• What the task asks:
Would you please repeat, word for word, only the lines from the one holding "Листівка конверт для грошей.З Днем Ангела" through the one holding "コラーゲンボール 40個 海洋性コラーゲン" in the material below, without the pictures?

• Entries provided:
BEGIN
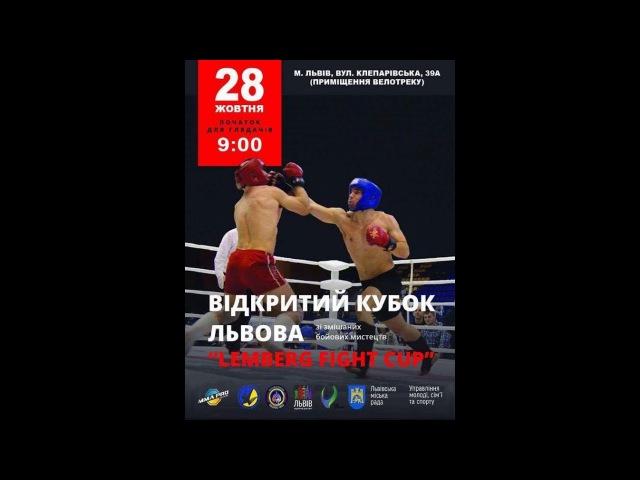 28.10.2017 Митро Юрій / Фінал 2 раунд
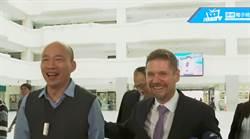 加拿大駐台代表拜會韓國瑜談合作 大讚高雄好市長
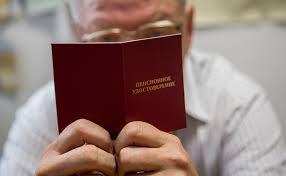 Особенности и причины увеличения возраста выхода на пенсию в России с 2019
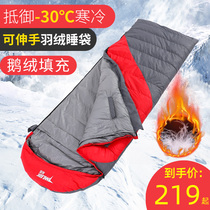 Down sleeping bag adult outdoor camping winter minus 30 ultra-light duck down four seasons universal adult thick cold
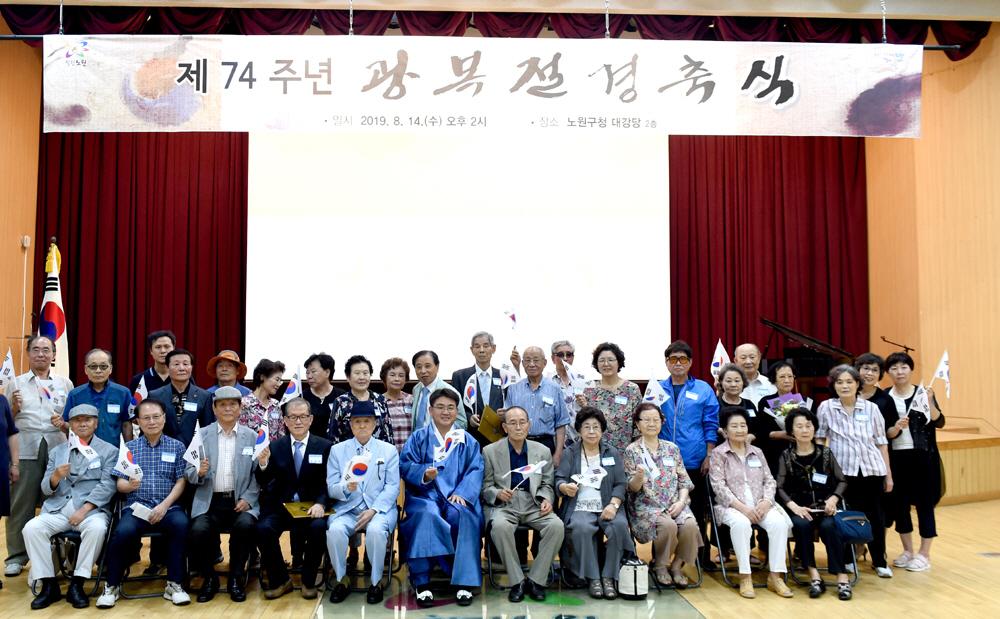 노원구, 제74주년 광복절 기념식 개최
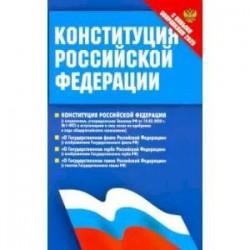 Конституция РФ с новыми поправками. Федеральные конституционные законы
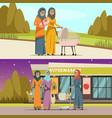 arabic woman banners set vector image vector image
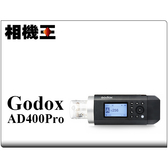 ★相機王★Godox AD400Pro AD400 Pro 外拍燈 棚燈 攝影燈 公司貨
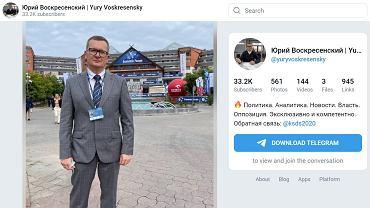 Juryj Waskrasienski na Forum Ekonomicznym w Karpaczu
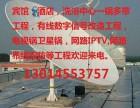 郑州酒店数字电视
END
BEGIN
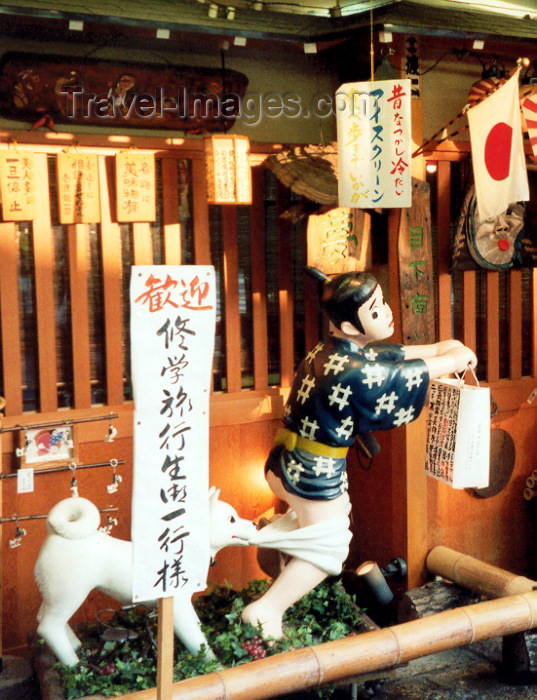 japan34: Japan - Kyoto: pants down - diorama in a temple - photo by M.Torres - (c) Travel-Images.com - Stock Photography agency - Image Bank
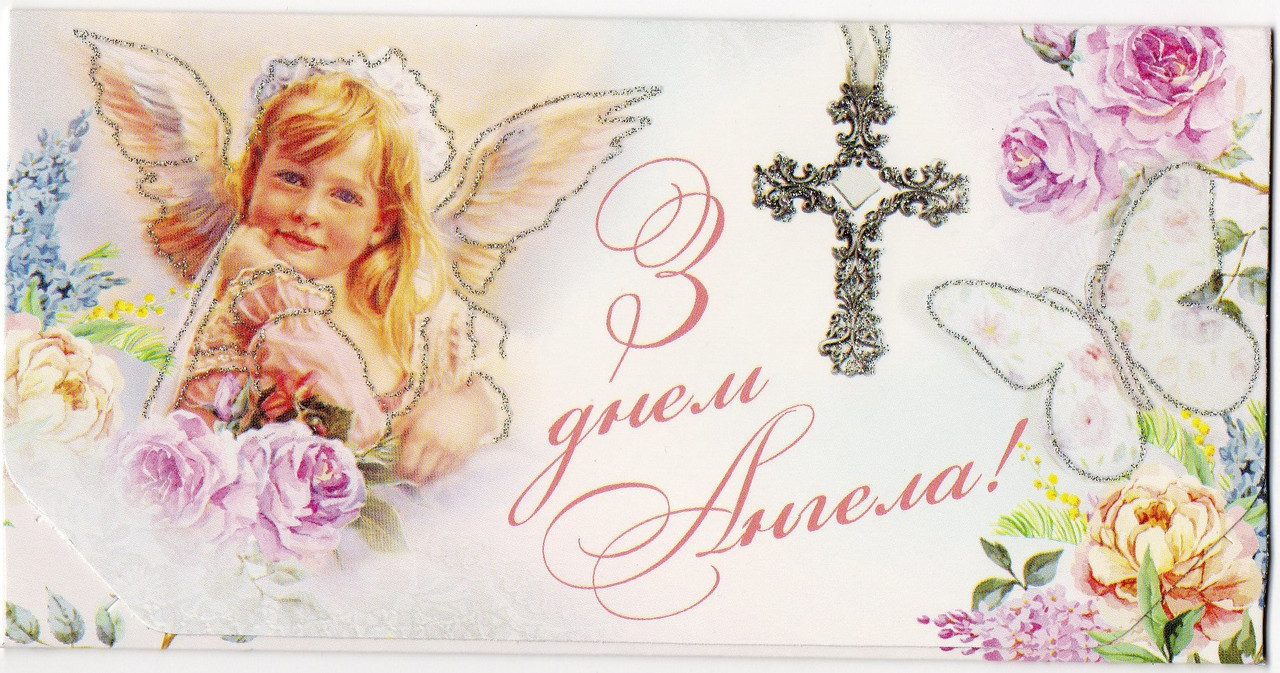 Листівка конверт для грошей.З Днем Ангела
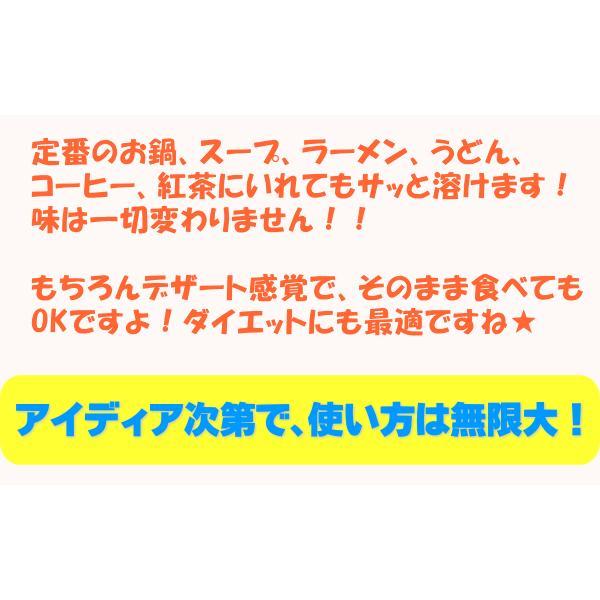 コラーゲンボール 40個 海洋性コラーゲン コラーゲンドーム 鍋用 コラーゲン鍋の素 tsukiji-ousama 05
END
• Output of the task:
 Листівка конверт для грошей.З Днем Ангела
 コラーゲンボール 40個 海洋性コラーゲン コラーゲンドーム 鍋用 コラーゲン鍋の素 tsukiji-ousama 05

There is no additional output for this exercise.